When you decide that you are ready for debt negotiation, it should be a situation that is only one step away from bankruptcy. This means you are on the edge, but no yet ready to declare bankruptcy. This type of service gives a person one last chance to avoid bankruptcy and avoid all of the consequences that filing for bankruptcy entails. Basically, a representative will contact your creditors and attempt to negotiate lower payments and a schedule that will enable you to pay back most of your debt and avoid defaulting. Sometimes a negotiator will be able to get a creditor to eliminate late fees that have piled up making it impossible to stay current. A negotiator may be able to reset the payment schedule, so you can start fresh with no back payments due until the end of the loan. A negotiator may also be able to reduce interest rates to lower the monthly payments.
When you should use a debt negotiating service?
If you tally up all of your obligations for debt as well as expenses for a typical month and you have enough income to meet these payments, then you need to forget about debt negotiation. If it is close, you should first look at any assets you can sell to apply to your debt and bring down the monthly amount owed. Also, you need to look at any monthly expenses that can be reduced. In short, you need to attempt to lower your cost of living. If this is not enough and you only need a little relief, debt negotiation may be the financial relief you need and a way to avoid bankruptcy.
How to avoid a scam
Although there are many legitimate debt settlement companies to choose from, unfortunately, there are also a great many scams that you need to avoid. Many people are desperate when they reach out for help with debt, and con artists seem to be able to sense this and are attracted to it. There are, however, steps you can take to avoid being ripped off. The most important is to simply avoid any business that makes wild and exaggerated claims about debt settlement. A true debt settlement firm will be able to reduce debt from 15 to 25 percent. This is an average and they may be belt to do better, but to be honest, sometimes they can’t reduce your debt at all. It depends upon your financial circumstances and the type of debt you have.
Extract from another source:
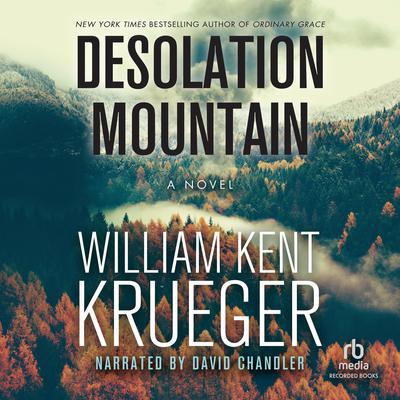Desolation Mountain Audiobook, by William Kent Krueger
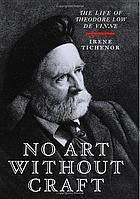 No art without craft : the life of Theodore Low De Vinne, printer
When shopping for a good debt settlement firm you can check with the better business bureau to see if there have been any complaints. You can also check reviews, but this can be tricky because you can never know if the reviews are from actual customers are ones that have been paid for by a debt settlement company. Often the best choice is a debt settlement company that is headed by an attorney. All attorneys must have a license to practice and be in good standing. A creditor is more likely to listen to an attorney because they have a better understanding of a debtor’s rights and can take legal action when appropriate.